Foreign Direct Investment, Technology Transfer, and Compliance Obligations
The 2023 Space Policy relaxes FDI restrictions in certain space sector segments. Non-resident Indians and foreign investors can now hold up to 100% equity in activities such as satellite services, ground segment equipment, and satellite data processing. However, critical segments including satellite launch vehicles and remote sensing satellites remain subject to FDI caps and require government approvals. Technology transfer requirements vary by activity. Companies manufacturing sensitive technologies such as launch vehicles or specialized satellites must engage in structured technology transfer to build domestic capabilities. This is a non-negotiable compliance requirement tied to licensing. Additionally, all space activities are subject to the Geospatial Information Regulation 2021, which restricts access to certain geospatial data and dictates accuracy parameters for remote sensing data. Private companies handling such data must comply with classification standards and ensure data does not reach restricted jurisdictions. Export of space hardware and technology also requires specific authorization from the Department of Space.
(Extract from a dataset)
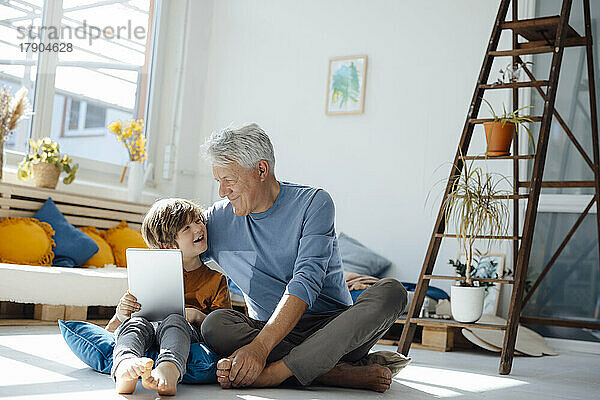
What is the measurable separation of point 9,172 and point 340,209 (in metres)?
2.45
Compliance with these regulatory layers is essential for operational continuity and avoiding penalties.
Practical Takeaways
India's Space Policy 2023 represents a watershed moment for the country's space economy. For entrepreneurs and enterprises, key takeaways include: identify your specific space activity and understand the relevant IN-SPACe licensing category; engage IN-SPACe early in your business planning to obtain authorization before capital expenditure; budget for compliance costs including security clearances and technology transfer obligations; assess FDI restrictions relevant to your activity and investor base; ensure your operations comply with geospatial information regulations and export controls; and leverage ISRO's facilities and launch services where cost-effective. The policy creates real opportunities, but success requires navigating a complex regulatory environment. Companies that understand these requirements and build compliance into their operations from inception will position themselves to benefit from India's opening space sector and contribute to India's emergence as a leading space economy.